▶ [Task statement]:
In the records below, find the line containing "What is the linear"; copy exactly that line and all lines after it to the end, and nothing else.

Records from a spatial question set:
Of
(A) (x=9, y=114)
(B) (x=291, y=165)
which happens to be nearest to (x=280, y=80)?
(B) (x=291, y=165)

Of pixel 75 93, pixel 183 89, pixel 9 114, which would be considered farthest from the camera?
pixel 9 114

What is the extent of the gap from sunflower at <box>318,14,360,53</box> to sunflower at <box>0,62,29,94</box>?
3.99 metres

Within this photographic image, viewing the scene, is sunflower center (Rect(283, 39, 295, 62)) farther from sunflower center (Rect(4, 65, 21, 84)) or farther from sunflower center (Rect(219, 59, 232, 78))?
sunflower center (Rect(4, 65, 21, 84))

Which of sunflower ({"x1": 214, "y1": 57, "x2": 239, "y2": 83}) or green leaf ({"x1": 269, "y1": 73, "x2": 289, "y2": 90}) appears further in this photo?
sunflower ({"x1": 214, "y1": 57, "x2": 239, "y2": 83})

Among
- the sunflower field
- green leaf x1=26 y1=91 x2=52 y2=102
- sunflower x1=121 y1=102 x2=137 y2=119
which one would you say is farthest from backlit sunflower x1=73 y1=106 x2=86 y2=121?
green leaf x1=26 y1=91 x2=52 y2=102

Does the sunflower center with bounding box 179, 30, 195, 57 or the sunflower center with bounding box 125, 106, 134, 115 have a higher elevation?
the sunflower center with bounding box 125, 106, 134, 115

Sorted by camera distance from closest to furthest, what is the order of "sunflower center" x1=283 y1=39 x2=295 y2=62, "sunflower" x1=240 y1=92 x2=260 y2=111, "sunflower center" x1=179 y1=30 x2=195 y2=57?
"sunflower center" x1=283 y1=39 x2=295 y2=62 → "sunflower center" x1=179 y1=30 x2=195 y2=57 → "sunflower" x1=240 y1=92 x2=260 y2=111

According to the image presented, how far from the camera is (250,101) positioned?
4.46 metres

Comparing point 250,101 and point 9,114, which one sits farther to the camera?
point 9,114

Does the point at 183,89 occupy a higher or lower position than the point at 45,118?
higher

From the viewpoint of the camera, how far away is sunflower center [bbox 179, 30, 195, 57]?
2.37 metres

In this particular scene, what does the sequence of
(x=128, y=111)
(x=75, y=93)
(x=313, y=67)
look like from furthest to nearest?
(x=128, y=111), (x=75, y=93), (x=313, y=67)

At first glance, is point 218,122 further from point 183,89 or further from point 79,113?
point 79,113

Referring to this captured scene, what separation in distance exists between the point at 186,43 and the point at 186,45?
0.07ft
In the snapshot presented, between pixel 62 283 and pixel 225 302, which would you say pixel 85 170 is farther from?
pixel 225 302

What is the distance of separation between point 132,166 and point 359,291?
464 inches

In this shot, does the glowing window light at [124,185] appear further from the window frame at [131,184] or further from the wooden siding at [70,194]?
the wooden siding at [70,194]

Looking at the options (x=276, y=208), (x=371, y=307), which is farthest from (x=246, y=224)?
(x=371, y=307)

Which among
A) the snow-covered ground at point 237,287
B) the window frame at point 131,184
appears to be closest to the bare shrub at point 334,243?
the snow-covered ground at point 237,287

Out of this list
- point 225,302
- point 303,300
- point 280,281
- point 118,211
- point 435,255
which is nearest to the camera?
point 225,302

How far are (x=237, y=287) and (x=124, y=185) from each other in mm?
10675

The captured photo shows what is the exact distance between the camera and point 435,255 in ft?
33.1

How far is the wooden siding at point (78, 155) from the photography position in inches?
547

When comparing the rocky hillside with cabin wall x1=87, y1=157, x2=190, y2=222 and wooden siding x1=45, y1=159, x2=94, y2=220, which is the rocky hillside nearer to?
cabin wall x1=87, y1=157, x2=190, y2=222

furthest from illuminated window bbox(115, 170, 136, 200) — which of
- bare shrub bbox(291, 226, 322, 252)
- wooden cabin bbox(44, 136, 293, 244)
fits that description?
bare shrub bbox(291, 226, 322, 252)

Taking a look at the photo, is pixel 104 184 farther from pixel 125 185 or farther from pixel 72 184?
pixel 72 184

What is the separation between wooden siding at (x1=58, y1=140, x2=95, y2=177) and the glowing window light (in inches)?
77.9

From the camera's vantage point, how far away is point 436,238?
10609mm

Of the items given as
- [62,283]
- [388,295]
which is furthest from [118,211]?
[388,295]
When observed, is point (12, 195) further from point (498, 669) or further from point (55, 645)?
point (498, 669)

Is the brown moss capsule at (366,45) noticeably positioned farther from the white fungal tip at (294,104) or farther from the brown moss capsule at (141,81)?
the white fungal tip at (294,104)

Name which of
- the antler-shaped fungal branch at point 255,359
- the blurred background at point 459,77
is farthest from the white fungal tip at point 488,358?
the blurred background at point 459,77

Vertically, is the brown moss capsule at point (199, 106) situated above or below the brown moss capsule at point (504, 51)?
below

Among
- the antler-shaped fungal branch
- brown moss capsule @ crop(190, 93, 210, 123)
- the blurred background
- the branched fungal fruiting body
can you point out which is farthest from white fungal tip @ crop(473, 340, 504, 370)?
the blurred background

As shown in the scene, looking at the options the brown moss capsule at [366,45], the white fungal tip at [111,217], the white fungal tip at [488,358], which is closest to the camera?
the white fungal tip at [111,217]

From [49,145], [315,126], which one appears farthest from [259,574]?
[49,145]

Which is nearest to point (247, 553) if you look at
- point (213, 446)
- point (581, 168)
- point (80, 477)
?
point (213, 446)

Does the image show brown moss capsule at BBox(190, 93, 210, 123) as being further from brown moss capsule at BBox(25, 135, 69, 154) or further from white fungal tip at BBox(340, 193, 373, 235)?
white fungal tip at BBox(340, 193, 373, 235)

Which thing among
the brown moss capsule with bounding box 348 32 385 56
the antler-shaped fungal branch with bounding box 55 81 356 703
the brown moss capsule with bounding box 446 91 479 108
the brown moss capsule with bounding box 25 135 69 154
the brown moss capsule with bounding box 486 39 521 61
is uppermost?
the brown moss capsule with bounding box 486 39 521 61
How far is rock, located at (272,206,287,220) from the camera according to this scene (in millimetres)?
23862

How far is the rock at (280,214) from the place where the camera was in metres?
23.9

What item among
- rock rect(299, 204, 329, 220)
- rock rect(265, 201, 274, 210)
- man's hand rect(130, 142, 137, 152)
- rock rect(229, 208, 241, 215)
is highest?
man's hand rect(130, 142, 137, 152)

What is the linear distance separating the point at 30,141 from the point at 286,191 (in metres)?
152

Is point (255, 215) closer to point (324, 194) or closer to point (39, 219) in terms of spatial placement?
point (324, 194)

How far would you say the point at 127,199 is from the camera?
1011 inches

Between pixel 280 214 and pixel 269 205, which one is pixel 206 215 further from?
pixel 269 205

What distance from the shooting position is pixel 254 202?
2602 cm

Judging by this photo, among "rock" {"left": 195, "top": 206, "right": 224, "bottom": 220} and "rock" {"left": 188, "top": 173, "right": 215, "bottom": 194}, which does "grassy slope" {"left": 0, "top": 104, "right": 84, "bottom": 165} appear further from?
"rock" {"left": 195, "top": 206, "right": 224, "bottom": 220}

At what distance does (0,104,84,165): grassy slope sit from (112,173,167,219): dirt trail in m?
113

▶ [Answer for this exercise]:
What is the linear distance separating the point at 30,141 from the point at 286,191 (in metres)?
152

Is point (255, 215) closer to point (324, 194) or closer to point (39, 219) in terms of spatial placement?
point (324, 194)

How far would you say the point at 127,199 is from the camera?
1011 inches

Between pixel 280 214 and pixel 269 205, which one is pixel 206 215 further from?
pixel 269 205

What distance from the shooting position is pixel 254 202?
2602 cm

Judging by this photo, among "rock" {"left": 195, "top": 206, "right": 224, "bottom": 220} and "rock" {"left": 188, "top": 173, "right": 215, "bottom": 194}, which does "grassy slope" {"left": 0, "top": 104, "right": 84, "bottom": 165} appear further from?
"rock" {"left": 195, "top": 206, "right": 224, "bottom": 220}

At what distance does (0,104,84,165): grassy slope sit from (112,173,167,219): dirt trail in m?
113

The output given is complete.